As Nate Robinson eyes an NBA comeback, he is opening up about the mental health struggles that were once masked by his high-flying dunks, energetic play and big personality.

"The NBA gave me my depression," Robinson told Bleacher Report in a wide-ranging interview. "I've never been a depressed person in my life."

Robinson said pressure from coaches to take the game more seriously, focus and mature led him to therapy.

"I was trying to change," Robinson told Bleacher Report. "Nobody would ever know the real struggles that I had to fight to try to be somebody that I wasn't. ... That was the hardest thing in my career. Not basketball, not working out. Not my children.

"But the hardest thing in my whole life, of my 34 years in existence on earth, was dealing with 11 years in the NBA of trying to be somebody that [NBA coaches] want me to be."

Robinson cited conflicts with coaches Tom Thibodeau and Larry Brown as being particularly burdensome. He told Bleacher Report that while with the New York Knicks, Brown called him "the little s---" every day.
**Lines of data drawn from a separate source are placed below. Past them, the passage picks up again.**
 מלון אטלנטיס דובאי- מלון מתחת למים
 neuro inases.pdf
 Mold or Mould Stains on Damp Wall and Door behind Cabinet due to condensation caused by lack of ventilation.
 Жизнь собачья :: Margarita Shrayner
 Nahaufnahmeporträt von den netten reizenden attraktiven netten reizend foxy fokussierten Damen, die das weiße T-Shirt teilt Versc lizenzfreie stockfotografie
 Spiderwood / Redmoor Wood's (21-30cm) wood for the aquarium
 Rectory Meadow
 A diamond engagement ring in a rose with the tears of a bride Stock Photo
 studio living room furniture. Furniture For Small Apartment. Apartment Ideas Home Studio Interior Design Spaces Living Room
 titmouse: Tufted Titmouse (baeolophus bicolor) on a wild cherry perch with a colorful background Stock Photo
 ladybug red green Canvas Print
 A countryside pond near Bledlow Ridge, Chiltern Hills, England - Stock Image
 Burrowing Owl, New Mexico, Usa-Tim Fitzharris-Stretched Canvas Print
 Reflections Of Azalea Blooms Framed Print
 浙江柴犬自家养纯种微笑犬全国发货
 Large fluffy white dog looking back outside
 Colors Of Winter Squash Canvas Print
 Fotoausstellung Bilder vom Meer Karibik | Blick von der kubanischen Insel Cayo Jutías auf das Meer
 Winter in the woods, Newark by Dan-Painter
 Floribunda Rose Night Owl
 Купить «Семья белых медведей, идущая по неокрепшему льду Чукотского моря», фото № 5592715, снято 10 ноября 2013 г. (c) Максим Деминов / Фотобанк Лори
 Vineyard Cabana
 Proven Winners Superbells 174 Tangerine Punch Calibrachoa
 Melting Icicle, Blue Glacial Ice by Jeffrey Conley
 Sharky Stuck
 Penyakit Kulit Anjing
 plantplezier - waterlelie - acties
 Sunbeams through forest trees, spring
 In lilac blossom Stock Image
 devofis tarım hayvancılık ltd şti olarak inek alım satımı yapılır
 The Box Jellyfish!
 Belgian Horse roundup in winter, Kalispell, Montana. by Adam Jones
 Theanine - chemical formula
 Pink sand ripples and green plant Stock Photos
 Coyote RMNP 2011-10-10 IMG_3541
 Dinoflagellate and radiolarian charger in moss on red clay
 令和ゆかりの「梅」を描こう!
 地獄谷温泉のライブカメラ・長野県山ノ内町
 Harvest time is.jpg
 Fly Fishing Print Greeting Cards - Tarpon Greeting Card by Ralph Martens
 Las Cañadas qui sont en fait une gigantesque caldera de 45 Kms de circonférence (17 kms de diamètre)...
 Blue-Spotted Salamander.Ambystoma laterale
After Robinson went to Brown's office in tears and asked him to stop, Brown again called him the name in front of the team and told his teammates that he had cried.

Brown told Bleacher Report that he didn't have any recollection of what Robinson had recounted.

"I don't know what I called him, to be honest with you," Brown said. "If I did that, shame on me. I would feel terrible about that. That's not who I am, but I don't want to dispute Nate."

Robinson said he tried to change his habits, but he continued to bounce around the league. He last played in the NBA in 2015-16, followed by stints in the G League, Israel and Venezuela. He will play in the BIG3 and Drew League this summer as he works to return to the NBA.

"I just need a chance," he told Bleacher Report.